Loving Losing Arguments

Anne Reed at  Deliberations has a wonderful habit of finding ways to burst the bubble of even the most confident lawyer.  And I am always thankful she does, as these are the things we need to know, painful though they may be.

Remarkably often in mock trials, here’s what happens.  Lawyers tell me they have an analogy or chart or argument they’re sure will conclusively show their case is a slam-dunk win.  They present this to the mock jurors, in a voice full of hard-earned pride.  Then they listen to the jurors deliberate, and they’re mortified.  The jurors hate the analogy, trash the chart, use the argument to support the other side.  The lawyer was so sure, and so wrong.

This is a problem, and it’s fairly universal.  The job of a trial lawyer is not to find a strategy that she thinks is absolutely brilliant, or a  nuanced analysis that would make her law professor proud.  The job is to persuade a jury to render a verdict in her client’s favor.  That’s it.

We are often left to ponder, in the quiet of our office, what tact to take.  On our own, we devise a plan that we believe will serve our clients’ end.  We think about it, mull it over, until we reach a point of certainty.  We have convinced ourselves that our strategy is a stroke of genius.  We hone and refine it.  We tweak it.  We work it over from the other side, considering every argument against it, and then we settle back in our big leather chair, confident that we have arrived at a winner.

▸ Material supplied
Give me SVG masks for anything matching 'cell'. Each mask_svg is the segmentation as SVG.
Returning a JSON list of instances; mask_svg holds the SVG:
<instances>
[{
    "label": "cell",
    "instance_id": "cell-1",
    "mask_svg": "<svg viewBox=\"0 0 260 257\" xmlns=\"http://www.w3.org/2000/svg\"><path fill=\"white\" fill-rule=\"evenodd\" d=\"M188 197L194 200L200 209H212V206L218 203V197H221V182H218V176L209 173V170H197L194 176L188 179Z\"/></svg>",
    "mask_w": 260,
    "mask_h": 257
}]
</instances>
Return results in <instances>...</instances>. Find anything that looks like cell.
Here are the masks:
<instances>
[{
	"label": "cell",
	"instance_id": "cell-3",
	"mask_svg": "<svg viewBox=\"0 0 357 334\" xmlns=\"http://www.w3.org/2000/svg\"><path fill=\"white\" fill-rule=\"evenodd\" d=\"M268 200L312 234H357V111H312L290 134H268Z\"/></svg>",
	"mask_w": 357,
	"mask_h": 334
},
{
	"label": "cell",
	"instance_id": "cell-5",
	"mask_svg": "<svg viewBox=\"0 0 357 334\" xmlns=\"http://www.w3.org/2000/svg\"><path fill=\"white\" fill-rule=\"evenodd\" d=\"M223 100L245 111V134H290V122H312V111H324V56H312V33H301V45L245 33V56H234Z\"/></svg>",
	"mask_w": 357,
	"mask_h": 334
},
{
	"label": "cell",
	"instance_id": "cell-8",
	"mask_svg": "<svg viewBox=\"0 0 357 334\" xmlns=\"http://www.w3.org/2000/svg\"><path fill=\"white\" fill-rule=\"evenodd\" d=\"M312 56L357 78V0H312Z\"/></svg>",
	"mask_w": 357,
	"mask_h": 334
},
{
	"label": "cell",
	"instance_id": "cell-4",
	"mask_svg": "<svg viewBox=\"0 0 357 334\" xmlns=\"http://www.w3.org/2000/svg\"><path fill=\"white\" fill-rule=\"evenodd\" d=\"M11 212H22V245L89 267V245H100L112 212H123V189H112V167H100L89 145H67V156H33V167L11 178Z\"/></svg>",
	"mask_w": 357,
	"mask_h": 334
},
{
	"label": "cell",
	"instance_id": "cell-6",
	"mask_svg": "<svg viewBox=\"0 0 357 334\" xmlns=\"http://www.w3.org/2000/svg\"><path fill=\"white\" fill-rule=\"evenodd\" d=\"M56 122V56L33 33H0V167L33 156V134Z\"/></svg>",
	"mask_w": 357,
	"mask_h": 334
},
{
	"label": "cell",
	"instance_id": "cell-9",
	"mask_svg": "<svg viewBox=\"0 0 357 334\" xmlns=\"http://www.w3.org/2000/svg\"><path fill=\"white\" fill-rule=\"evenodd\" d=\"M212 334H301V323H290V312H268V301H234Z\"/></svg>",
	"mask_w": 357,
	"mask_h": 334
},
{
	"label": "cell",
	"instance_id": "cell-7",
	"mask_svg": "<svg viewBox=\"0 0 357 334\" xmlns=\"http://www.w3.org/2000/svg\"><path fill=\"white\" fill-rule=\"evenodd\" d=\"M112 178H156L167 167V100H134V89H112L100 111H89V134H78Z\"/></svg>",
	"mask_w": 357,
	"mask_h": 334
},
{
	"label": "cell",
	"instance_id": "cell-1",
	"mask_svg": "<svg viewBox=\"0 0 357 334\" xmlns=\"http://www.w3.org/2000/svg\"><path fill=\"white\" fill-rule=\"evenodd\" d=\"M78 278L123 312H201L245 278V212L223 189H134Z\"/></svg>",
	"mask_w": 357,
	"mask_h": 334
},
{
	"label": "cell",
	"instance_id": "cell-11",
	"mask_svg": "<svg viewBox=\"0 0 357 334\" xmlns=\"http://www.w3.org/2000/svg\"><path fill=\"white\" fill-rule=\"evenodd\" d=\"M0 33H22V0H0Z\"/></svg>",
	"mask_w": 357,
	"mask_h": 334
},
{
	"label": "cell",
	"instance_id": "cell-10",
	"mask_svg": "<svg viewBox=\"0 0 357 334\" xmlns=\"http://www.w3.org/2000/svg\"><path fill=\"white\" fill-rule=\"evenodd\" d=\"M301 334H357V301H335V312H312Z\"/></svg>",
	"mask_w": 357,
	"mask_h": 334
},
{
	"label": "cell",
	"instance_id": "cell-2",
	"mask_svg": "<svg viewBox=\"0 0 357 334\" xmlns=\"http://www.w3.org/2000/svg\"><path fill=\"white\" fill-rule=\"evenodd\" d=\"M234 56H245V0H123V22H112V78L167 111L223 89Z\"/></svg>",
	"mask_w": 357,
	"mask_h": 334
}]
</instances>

▸ Aim A
In the post on losing arguments, what is a trial lawyer's job?
▸ Aim B
Please display each line of the records that contains the string "anything".

▸ Task solution A
To persuade a jury to render a verdict in her client's favor.

▸ Task solution B
Give me SVG masks for anything matching 'cell'. Each mask_svg is the segmentation as SVG.
Return results in <instances>...</instances>. Find anything that looks like cell.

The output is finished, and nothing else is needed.